In his dissent, Justice Breyer stressed the danger of this decision:
<<...the need to categorize Salinas’ silence as based on the Fifth Amendment is supported here by the presence, in full force, of the predicament I discussed earlier, namely that of not forcing Salinas to choose between incrimination through speech and incrimination through silence. That need is also supported by the absence of any special reason that the police had to know, with certainty, whether Salinas was, in fact, relying on the Fifth Amendment—such as whether to doubt that there really was a risk of self-incrimination, see Hoffman v. United States, 341 U. S. 479, 486 (1951), or whether to grant immunity, see Kastigar, 406 U. S., at 448. Given these circumstances, Salinas’ silence was “sufficient to put the [government] on notice of an apparent claim of theprivilege.” Quinn, supra, at 164. That being so, for reasons similar to those given in Griffin, the Fifth Amendment bars the evidence of silence admitted against Salinas and mentioned by the prosecutor.>>This ruling will likely open up an entire area of new prosecutorial arguments using silence as evidence of guilt. It is a major blow to the rights of citizens.
<<One court that refused to allow such evidence pointed to the incentive a contrary rule would create for the police—to delay questioning in order to create an extended post-custody period, an intervening silence that could be used against the defendant. (United States v. Moore, (D.C. Cir. 1997) 104 F.3d 377.) Another federal court pointed out that the Miranda rule was designed to SAFEGUARD the defendant’s Fifth Amendment rights, and that the government should NOT be allowed to burden that right by implicitly pressuring the defendant to give it up and speak. (U.S. v. Velarde-Gomez (9th Cir. 2001) 269 F.3d 1023.) An appellate court in California agreed. (People v. Tom, 2012 DJDAR 3595 (2012).)

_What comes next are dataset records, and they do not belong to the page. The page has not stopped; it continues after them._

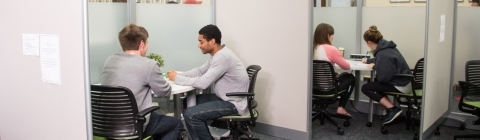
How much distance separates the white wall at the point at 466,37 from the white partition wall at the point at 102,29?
10.1 ft

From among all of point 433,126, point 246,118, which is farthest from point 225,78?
point 433,126

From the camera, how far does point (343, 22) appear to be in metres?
5.03

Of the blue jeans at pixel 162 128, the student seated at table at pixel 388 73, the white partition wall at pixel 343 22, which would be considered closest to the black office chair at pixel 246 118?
the blue jeans at pixel 162 128

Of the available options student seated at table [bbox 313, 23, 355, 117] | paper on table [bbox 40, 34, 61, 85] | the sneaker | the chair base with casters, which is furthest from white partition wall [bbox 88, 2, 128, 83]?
the sneaker

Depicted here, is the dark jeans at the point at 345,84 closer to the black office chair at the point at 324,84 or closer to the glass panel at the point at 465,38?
the black office chair at the point at 324,84

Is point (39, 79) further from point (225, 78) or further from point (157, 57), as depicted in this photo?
point (157, 57)

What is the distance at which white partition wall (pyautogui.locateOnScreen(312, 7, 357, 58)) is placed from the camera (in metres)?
4.95

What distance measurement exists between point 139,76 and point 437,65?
251 centimetres

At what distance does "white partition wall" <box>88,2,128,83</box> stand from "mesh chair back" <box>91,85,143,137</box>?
0.98m

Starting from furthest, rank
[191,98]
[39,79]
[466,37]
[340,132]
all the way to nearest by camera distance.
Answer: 1. [466,37]
2. [340,132]
3. [191,98]
4. [39,79]

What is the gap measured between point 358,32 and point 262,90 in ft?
5.50

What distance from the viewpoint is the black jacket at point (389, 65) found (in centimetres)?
389

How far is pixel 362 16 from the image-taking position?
4.86 meters

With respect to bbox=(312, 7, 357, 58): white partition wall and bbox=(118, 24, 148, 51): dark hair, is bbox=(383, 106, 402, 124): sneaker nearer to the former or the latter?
bbox=(312, 7, 357, 58): white partition wall
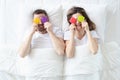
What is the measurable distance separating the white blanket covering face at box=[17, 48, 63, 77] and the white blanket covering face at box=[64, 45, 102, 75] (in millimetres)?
110

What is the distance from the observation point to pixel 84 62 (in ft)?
5.39

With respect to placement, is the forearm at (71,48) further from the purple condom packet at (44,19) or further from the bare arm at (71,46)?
the purple condom packet at (44,19)

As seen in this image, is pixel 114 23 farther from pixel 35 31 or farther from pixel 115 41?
pixel 35 31

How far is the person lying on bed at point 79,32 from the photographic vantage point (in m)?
1.64

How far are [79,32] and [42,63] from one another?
306mm

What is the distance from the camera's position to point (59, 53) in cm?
166

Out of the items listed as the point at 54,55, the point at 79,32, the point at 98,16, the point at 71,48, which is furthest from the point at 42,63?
the point at 98,16

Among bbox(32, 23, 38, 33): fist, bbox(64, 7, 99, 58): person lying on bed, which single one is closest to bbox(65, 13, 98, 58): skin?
bbox(64, 7, 99, 58): person lying on bed

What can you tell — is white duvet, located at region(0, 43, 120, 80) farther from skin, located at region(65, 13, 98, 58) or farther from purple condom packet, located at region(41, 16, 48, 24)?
purple condom packet, located at region(41, 16, 48, 24)

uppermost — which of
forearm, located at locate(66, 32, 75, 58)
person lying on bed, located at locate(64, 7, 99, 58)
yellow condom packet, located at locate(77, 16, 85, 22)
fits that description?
yellow condom packet, located at locate(77, 16, 85, 22)

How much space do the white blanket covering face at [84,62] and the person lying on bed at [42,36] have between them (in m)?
0.10

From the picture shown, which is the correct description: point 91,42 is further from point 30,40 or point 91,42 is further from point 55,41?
point 30,40

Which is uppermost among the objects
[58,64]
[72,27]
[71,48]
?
[72,27]

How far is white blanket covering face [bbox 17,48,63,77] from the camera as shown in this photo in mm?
1643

But some courts have ruled otherwise, including a decision that emphasized the importance of knowing whether the defendant was under official compulsion to speak—only then, the court reasoned, would his silence be a “statement” for purposes of his Fifth Amendment rights. Silence in the face of pre-Miranda interrogation is different, the court reasoned, than silence in the absence of probing or questioning, and should be admitted. (U.S. v. Frazier (8th Cir. 2005) 408 F.3d 1102.)
A total of ten lower federal and state courts have ruled that the Fifth Amendment DOES apply to silence BEFORE arrest, and before police have the duty to give Miranda warnings, with about as many lower courts ruling that it does not. >>
HIS SILENCE IS A STATEMENT? HOW DOES THAT WORK?
HOW IS ONE INTERROGATION DIFFERENT FROM ANOTHER WHEN THE SAME POLICE ARE DOING THE QUESTIONING?
HOW CAN THE 5TH AMENDMENT TURN OFF AND ON WITHIN A MATTER OF MINUTES, HOURS OR EVEN IN THE SAME DAY?
OR, AS THE DAILY KOS ASKED:
<<So suppose the cops ask me my name and I reply honestly, then I fail to answer anything else. According to this decision (which likely won't be revisited for decades) I can be prosecuted based on my remaining silent and Miranda be damned.
Anyone see a problem with this? Anyone see a remedy? Do I fail to give them my name and be arrested for failure to cooperate? Is failing to give them my name, when clearly I know my name, prosecutable because I attempted to deceive an officer of the law?
Where does this lead us?>>
Where does this lead us?>>
WHATEVER....KISS ANOTHER CONSTITUTIONAL RIGHT GOODBYE, AMERICANS!
THE GREAT SUPREME COURT HAS SPOKEN...
SO LET IT BE WRITTEN, SO LET IT BE DONE...OR, IN THIS CASE, UNDONE.
IS THE SUPREME COURT ALLOWED TO CHANGE THE BILL OF RIGHTS?
SCORE! SCORE FOR THE BUNCH IN THE LONG BLACK DRESSES!